A few weeks ago, my mother told me that she was going to give up carbs.
“A lot of my friends have lost weight on it.”
I don’t know why both of these things make me feel so uncomfortable. is it because I enjoy my morning carb-and-sugar-loaded muffin and I am loathe to give it up? Is it because I am weak?
I mean it’s probably at least partially because I am weak. I don’t think I’d be happy cutting out a food group from my life like that, calling it “bad” or “evil”. I don’t apologize for the way I eat. Though I try to get in vitamins, nutrients and protein, if there are days when I eat a lot of junk, I don’t beat myself up for it. If my carb and sugar filled muffin can get me through the day with the right amount of calories, I don’t sweat it.
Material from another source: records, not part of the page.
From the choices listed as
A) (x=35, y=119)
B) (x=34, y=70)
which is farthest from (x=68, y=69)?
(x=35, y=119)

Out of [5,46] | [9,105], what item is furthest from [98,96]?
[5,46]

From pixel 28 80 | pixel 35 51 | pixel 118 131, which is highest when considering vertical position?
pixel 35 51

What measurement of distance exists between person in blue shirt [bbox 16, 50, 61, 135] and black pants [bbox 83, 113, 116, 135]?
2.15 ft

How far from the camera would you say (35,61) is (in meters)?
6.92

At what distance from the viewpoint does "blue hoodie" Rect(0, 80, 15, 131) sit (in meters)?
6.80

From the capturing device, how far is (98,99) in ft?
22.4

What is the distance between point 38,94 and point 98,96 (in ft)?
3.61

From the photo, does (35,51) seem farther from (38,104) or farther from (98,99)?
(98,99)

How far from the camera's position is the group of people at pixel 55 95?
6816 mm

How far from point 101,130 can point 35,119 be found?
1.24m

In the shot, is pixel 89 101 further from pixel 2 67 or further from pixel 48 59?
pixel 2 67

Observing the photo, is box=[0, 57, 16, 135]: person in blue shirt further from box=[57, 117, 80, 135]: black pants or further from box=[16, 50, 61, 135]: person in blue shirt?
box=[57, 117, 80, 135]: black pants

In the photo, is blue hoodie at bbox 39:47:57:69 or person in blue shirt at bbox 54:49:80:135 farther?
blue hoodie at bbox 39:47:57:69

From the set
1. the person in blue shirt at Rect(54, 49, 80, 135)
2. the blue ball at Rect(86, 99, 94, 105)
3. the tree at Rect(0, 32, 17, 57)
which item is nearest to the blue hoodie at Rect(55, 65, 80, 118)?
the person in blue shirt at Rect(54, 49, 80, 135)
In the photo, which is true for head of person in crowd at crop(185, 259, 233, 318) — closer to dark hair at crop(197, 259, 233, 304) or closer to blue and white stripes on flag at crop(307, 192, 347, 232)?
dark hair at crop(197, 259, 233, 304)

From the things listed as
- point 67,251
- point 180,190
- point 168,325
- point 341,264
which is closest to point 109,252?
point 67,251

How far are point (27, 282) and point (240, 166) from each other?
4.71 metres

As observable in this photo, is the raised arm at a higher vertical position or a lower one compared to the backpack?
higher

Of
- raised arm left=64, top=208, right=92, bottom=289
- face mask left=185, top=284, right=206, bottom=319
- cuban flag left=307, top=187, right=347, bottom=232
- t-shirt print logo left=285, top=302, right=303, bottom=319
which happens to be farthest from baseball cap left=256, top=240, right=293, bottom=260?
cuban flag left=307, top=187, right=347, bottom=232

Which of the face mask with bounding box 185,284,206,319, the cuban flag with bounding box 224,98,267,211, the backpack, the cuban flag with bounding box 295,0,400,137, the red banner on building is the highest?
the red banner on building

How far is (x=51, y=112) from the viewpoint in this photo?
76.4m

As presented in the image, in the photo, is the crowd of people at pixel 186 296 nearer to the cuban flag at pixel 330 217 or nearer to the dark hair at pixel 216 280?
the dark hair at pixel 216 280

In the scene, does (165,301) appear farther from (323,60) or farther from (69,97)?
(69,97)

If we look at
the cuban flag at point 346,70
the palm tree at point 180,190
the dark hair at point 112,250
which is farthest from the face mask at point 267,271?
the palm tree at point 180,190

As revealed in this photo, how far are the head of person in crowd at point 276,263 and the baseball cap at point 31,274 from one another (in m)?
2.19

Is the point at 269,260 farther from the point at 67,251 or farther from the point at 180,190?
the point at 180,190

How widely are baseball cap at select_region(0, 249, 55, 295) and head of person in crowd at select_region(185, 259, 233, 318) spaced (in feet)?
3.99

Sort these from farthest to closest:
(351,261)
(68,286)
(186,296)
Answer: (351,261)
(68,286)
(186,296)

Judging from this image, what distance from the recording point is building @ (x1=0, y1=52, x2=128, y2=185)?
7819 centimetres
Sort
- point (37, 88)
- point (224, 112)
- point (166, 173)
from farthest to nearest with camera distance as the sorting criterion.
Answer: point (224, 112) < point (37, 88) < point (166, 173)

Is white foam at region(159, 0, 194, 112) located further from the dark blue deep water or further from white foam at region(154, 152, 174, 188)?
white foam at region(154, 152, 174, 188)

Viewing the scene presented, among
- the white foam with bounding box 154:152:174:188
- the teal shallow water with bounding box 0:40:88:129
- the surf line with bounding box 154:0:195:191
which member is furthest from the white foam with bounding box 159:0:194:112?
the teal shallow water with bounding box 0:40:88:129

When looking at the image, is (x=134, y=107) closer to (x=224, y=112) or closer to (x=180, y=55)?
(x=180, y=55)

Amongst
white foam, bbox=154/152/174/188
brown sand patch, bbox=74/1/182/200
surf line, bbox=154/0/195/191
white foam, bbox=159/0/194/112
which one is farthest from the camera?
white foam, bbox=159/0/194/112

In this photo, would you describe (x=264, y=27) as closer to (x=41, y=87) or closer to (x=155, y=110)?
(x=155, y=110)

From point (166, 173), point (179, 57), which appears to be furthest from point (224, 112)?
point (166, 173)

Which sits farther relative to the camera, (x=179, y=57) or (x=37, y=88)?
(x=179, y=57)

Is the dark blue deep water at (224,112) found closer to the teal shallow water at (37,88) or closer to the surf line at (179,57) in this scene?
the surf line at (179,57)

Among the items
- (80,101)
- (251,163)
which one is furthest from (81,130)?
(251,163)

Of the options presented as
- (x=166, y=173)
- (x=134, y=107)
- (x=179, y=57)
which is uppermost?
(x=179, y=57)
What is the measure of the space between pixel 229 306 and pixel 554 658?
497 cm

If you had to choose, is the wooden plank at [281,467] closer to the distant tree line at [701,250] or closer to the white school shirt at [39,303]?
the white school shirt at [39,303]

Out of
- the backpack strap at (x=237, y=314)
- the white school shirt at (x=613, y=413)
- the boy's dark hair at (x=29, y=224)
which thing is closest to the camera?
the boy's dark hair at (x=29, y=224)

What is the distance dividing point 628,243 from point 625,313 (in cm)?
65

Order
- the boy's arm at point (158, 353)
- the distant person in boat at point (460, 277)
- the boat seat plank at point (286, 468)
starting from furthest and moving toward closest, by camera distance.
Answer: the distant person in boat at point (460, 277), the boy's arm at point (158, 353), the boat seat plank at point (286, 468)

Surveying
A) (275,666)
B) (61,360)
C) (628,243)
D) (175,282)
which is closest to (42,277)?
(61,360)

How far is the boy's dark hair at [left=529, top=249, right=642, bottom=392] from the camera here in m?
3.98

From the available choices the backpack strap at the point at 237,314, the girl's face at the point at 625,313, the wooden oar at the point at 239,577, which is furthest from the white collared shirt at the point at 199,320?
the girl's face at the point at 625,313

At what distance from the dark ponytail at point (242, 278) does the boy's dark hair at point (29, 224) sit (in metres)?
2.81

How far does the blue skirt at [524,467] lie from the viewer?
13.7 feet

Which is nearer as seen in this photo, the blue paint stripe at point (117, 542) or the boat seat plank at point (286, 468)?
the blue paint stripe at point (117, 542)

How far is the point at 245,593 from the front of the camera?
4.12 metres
I also fully appreciate that it might not be the best thing for my health. I would like to eat fancy healthy breakfasts with only egg and vegetables but they’re not in my means or control right now. (I’m restricted a bit by what the mess prepares and what is available around, and I don’t have the time or resources to cook at this point in my life). I know, however, that eating too many carbs and too much sugar and not enough protein, vitamins and minerals will not be good for my health in the long run. (Though, given the backtracking between “fat is evil” and “carbohydrates are evil” that the weight loss industry has done, I’m not sure any food groups are massively terrible for me in moderation).
But will restriction?
For a short point in college I struggled with the idea of restriction. The idea that if I ate only raw food, then everything would be fine, that my life would fall into place. Looking back on it I can imagine it being a sort of eating disorder. And it came with the “cheat days” – sundays where I would eat mountain loads of the crappy food I denied myself on every other day. In retrospect, it doesn’t seem unreasonable to deem those binges. That food became so coveted that it was very difficult to focus on anything else. The snacking on those days was mechanical, and I’m not even sure I enjoyed it much.
Nowadays, I eat a little snack every day. Whatever I’m feeling like. Chips. Chocolate. Noodles. Muffins. Juice. Coffee. I also eat fruits and rice, dal and raita, bhel and nuts. I’ll admit to you that I probably don’t eat very healthy, though not much unhealthier than most college students. I track everything I eat and drink. I’ve found that a lot of things have lost their coveted status. I don’t want to eat chocolate, or chips. Especially not if that sets me back another 300 calories or something. I pick the lower calorie, smaller serving sizes. I don’t eat the whole thing. I make creative meals with crackers and cheese and milk. I eat a couple of squares of chocolate if I don’t want the whole thing. I eat the whole thing if I want the whole thing. I don’t order pizza just because there’s an offer because I know it’ll ruin my week and I’ve already gone above once this week.
There’s no all or nothing. There is tomorrow. There is plenty.
And I’m not living for the next cookie.
Am I right? I suppose only time will tell. But at least, thank god, I’m not constantly talking about it. (I never want to be one of those diet people. This blog is enough.)